Fireblocks Architecture
MPC-CMP. Key divided between Fireblocks servers, client mobile app, and (optionally) independent third party. For signing minimum 2 of 3 participants needed. Compromise of one — not compromise of key.
Policy Engine. Rules for each transaction type: address whitelist, limits, require double approval, time-based rules. Transaction violating policy automatically blocked.
Vaults and Wallets. Vault — logical group. Inside vault — wallets for different assets. One vault = one client, or one trading account, or one strategy.
API Integration
import { FireblocksSDK, PeerType, TransactionOperation } from "fireblocks-sdk";
const fireblocks = new FireblocksSDK(
privateKey, // RSA private key for API authentication
apiKey, // API key from Fireblocks Console
"https://api.fireblocks.io"
);
// Create vault account
const vault = await fireblocks.createVaultAccount("Client_123");
// Create wallet inside vault
const wallet = await fireblocks.createVaultAsset(vault.id, "ETH");
console.log(`Deposit address: ${wallet.address}`);
// Send transaction
const txResponse = await fireblocks.createTransaction({
assetId: "ETH",
source: {
type: PeerType.VAULT_ACCOUNT,
id: vault.id,
},
destination: {
type: PeerType.ONE_TIME_ADDRESS,
oneTimeAddress: { address: "0xRecipient" },
},
amount: "0.5",
note: "Payment to client",
});
// Wait for completion (transaction passes through Policy Engine and MPC signature)

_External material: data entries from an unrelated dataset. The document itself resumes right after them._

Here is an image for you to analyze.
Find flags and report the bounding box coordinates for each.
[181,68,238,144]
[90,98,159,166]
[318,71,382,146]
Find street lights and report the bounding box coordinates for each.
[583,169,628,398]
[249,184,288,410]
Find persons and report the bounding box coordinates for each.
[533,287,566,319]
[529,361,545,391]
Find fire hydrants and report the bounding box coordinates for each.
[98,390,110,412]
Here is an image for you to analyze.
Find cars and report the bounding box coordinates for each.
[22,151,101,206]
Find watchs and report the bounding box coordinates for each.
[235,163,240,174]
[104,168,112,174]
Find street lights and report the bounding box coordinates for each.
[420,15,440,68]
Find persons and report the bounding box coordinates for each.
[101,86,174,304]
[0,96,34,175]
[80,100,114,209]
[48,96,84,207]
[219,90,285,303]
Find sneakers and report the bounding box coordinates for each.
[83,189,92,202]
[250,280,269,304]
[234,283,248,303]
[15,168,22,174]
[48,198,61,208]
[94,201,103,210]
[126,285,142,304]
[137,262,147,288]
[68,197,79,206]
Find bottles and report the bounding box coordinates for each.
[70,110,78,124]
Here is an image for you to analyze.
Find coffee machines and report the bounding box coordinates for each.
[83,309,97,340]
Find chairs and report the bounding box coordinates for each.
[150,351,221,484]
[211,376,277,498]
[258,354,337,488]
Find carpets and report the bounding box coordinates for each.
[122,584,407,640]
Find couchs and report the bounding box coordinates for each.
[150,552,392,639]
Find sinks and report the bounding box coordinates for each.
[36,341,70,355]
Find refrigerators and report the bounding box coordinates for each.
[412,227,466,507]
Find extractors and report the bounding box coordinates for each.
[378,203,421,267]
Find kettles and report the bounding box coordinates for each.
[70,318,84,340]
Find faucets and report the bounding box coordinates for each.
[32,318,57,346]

const txInfo = await fireblocks.getTransactionById(txResponse.id);
Webhook Integration
Fireblocks notifies about transaction statuses via webhooks. Important: webhooks signed with RSA — need to verify signature:
import { FireblocksWebhookHandler } from "fireblocks-sdk";
app.post("/fireblocks/webhook", express.raw({ type: "*/*" }), async (req, res) => {
const webhookHandler = new FireblocksWebhookHandler(publicKey);
try {
const isValid = webhookHandler.validateSignature(
req.rawBody,
req.headers["fireblocks-signature"] as string
);
if (!isValid) {
return res.status(401).send("Invalid signature");
}
const event = JSON.parse(req.body.toString());
switch (event.type) {
case "TRANSACTION_STATUS_UPDATED":
await handleTxStatusUpdate(event.data);
break;
case "VAULT_ACCOUNT_ADDED":
await handleNewVault(event.data);
break;
}
res.status(200).send("OK");
} catch (err) {
res.status(500).send("Error");
}
});
DeFi Integration via Fireblocks
For DeFi protocol interaction — Fireblocks Web3 Provider:
import { FireblocksWeb3Provider, ChainId } from "@fireblocks/fireblocks-web3-provider";
const provider = new FireblocksWeb3Provider({
privateKey: process.env.FIREBLOCKS_API_PRIVATE_KEY!,
apiKey: process.env.FIREBLOCKS_API_KEY!,
vaultAccountIds: "0",
chainId: ChainId.ETHEREUM,
});
const web3 = new Web3(provider);
// Now standard web3 calls use Fireblocks for signing
const contract = new web3.eth.Contract(ABI, contractAddress);
await contract.methods.deposit(amount).send({ from: vaultAddress });
Pricing and When to Choose
Fireblocks expensive solution (from $25k/year for enterprise tier). Justified when:
- Managing assets over $10M
- Regulatory compliance requirements (SOC 2, ISO 27001)
- Team of multiple signers
- Integration with traditional finance
For startups and smaller volumes — Safe Multisig + own custody workflow significantly cheaper.
Fireblocks API integration into existing product — 2-4 weeks. Includes Policy Engine setup, vault structure, webhook handlers, and Fireblocks Sandbox testing.